Aeriel therefore goes far away from the village, and in fact never returns to it. From the initial encounter in the mountains, she goes to the darkangel's castle, where she meets gargoyles, the duarough Talb, and the wraiths who are the remnants of the icarus's brides, after he drank their blood and put their souls into the necklace he wears. From the castle, she later journeys to the desert in search of the legendary starhorse, and encounters other strange beings there. This would seem to more or less fit Luthi's criterion of distance.

What about the lack of wonder? Pierce gives at least one explicit denial of that quality, when Aeriel goes to the desert and encounters the Pendarlon, a lyon who, like the starhorse, is the guardian of his land. "Only now did she begin to wonder that she was not dead, that the lyon had rescued her from the vampyre, and that he spoke with a human manner and voice" (147). But Aeriel gets over her supposed wonder immediately after that statement, accepting a talking lyon as a matter of course.

Aeriel does show some emotional reactions to the wonders she encounters, but only occasionally are they based on the strangeness of those wonders. She pities the wraiths, and is repulsed by their mindless, pathetic behavior; the fact that they're dead women is hardly mentioned. The duarough Talb startles her when he seems to come to life from stone, but a page later, he's a trusted friend. Only the darkangel seems to keep a numinous quality for long, and even then, his cold beauty and majestic manner, not his twelve wings and blood-drinking ways, are what entrance and disturb Aeriel.

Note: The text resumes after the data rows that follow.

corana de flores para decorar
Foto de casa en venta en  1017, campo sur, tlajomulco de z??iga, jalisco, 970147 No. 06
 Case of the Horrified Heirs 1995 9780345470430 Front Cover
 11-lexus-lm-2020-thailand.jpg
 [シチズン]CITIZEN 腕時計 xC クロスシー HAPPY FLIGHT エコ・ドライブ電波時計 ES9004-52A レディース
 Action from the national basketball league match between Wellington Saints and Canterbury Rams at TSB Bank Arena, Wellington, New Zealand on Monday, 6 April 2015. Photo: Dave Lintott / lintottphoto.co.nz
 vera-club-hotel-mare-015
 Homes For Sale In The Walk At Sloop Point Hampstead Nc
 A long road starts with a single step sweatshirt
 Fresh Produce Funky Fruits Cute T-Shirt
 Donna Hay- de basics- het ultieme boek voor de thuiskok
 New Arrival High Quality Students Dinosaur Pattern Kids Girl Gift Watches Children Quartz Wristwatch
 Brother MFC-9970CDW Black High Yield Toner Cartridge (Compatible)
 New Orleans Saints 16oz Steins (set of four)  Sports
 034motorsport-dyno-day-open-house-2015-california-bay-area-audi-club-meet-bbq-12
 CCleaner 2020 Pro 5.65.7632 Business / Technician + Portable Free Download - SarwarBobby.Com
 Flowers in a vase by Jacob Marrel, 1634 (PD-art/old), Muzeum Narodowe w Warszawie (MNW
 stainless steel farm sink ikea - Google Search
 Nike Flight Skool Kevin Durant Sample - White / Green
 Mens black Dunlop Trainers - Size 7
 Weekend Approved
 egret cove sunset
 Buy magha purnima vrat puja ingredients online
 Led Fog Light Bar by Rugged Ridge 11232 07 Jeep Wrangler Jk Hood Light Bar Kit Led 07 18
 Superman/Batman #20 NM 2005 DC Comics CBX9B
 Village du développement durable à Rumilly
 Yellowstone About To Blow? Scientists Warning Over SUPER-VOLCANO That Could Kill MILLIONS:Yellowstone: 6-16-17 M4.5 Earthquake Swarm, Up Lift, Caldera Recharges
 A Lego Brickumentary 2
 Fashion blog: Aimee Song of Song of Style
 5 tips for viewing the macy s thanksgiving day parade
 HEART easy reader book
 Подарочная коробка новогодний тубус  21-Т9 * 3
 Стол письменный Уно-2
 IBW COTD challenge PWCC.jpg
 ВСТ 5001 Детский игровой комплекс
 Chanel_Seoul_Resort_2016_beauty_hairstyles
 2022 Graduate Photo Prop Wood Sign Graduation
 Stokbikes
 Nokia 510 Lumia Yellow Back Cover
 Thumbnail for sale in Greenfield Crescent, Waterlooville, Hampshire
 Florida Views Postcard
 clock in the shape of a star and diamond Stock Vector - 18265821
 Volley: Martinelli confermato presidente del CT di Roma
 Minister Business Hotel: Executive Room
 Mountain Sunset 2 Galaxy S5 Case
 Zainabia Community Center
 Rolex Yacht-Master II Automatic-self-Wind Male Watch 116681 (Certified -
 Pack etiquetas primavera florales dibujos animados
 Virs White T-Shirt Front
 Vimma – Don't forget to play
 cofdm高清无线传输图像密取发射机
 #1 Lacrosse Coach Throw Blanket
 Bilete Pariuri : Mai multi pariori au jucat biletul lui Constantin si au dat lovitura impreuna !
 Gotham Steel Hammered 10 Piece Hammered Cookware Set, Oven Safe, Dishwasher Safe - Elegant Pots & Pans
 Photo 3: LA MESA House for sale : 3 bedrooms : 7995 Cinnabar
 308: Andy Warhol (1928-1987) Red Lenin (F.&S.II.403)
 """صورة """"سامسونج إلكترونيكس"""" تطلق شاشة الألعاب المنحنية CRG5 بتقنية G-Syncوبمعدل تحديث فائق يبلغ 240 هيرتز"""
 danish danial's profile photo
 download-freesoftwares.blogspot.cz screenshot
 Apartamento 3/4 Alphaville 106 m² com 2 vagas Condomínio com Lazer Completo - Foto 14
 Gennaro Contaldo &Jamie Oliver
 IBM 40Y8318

Moving on, we come next to the quality of "depthlessness." Luthi means a great many things by this term. To begin with, again contrasting with legends, Luthi says that objects in folktales are less often utensils of daily life, and moreover they're "figures without depth, that even have a tendency toward linearity" (11). The most notable objects in The Darkangel are the necklace the icarus wears, with fourteen lead vials hanging from it; a golden spindle he gives to Aeriel, that spins its user's emotions; Aeriel's walking stick she receives from the desert people; the silver hoof of the starhorse, used as a cup; and the edge adamantine, the only blade that can harm the darkangel. The hoof, in its use as a cup, violates the principle of linearity and non-depth, but the shapes of the rest fit fairly well. Moreover, as Luthi says, "they do not bear the signs of active daily use" (12), and therefore lack depth in time.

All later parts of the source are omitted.